Scene question rows
- - - - -

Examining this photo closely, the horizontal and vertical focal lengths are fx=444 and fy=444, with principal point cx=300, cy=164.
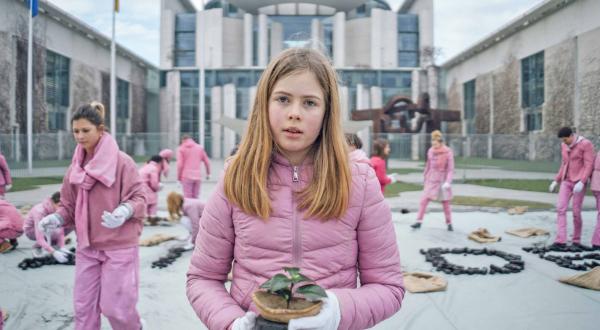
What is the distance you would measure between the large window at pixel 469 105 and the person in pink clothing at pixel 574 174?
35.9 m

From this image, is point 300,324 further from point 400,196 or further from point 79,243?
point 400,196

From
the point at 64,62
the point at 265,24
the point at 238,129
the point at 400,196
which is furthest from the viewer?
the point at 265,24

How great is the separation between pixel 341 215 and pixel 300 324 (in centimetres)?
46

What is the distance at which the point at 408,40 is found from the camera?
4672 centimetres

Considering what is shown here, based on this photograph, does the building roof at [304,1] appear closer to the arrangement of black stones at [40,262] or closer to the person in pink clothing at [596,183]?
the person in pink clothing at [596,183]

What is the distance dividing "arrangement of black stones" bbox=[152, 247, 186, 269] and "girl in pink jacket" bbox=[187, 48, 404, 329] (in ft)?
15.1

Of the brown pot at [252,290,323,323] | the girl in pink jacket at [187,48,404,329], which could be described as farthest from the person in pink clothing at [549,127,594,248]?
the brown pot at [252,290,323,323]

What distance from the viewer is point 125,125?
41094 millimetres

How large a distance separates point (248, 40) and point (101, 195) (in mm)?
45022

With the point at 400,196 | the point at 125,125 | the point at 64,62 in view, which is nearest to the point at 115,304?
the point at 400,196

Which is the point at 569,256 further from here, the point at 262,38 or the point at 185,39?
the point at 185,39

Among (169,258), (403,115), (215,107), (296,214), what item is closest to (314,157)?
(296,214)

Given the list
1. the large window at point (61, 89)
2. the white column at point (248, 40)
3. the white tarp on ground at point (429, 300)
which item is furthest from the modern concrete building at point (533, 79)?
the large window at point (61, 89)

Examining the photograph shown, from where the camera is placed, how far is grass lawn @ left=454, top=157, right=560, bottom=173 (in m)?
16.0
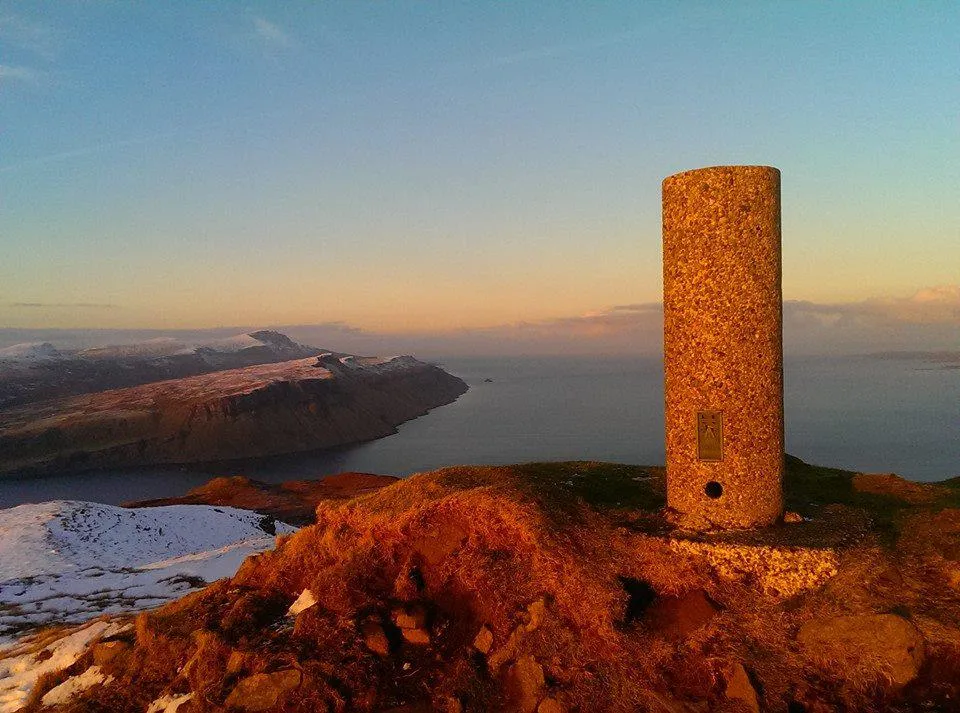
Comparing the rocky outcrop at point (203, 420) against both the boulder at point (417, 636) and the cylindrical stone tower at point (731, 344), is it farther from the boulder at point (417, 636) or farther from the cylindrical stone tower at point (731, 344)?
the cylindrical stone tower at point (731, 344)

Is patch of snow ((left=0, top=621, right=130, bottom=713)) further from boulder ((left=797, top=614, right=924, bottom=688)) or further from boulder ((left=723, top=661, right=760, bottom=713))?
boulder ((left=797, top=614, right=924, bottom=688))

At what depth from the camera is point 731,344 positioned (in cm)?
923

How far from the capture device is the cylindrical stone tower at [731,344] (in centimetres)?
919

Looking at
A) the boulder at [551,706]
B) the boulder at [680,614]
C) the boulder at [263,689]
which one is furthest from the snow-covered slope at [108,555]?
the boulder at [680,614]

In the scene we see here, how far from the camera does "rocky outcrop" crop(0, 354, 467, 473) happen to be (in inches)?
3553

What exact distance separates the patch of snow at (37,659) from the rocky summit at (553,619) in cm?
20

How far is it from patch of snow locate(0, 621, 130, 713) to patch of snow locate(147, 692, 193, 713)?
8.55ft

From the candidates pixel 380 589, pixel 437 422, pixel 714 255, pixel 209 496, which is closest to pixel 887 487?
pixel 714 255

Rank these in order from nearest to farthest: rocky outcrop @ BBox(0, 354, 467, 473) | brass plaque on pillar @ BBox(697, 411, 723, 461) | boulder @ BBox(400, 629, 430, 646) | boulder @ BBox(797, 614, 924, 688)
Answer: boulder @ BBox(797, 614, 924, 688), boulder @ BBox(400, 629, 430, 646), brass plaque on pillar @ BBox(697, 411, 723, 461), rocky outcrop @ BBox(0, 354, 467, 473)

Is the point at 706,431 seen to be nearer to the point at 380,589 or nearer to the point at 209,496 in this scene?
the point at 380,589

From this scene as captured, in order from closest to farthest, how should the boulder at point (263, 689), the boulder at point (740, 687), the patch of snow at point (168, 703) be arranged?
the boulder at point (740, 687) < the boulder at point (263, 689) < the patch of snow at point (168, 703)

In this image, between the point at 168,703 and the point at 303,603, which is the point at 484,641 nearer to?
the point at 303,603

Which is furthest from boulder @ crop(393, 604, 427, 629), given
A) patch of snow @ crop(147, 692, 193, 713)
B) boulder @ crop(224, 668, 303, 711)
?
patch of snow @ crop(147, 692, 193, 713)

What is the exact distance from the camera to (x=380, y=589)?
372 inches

- - - - -

**BRIEF:**
Give the lines above, from the line containing "Which is furthest from boulder" through the last line of the rows, as a Markdown table with the columns No. and Line. Number each line and leave out blank lines.

**FINISHED EXERCISE:**
| No. | Line |
|---|---|
| 1 | Which is furthest from boulder @ crop(393, 604, 427, 629), given |
| 2 | A) patch of snow @ crop(147, 692, 193, 713) |
| 3 | B) boulder @ crop(224, 668, 303, 711) |
| 4 | ? |
| 5 | patch of snow @ crop(147, 692, 193, 713) |
| 6 | What is the exact distance from the camera to (x=380, y=589)? |
| 7 | 372 inches |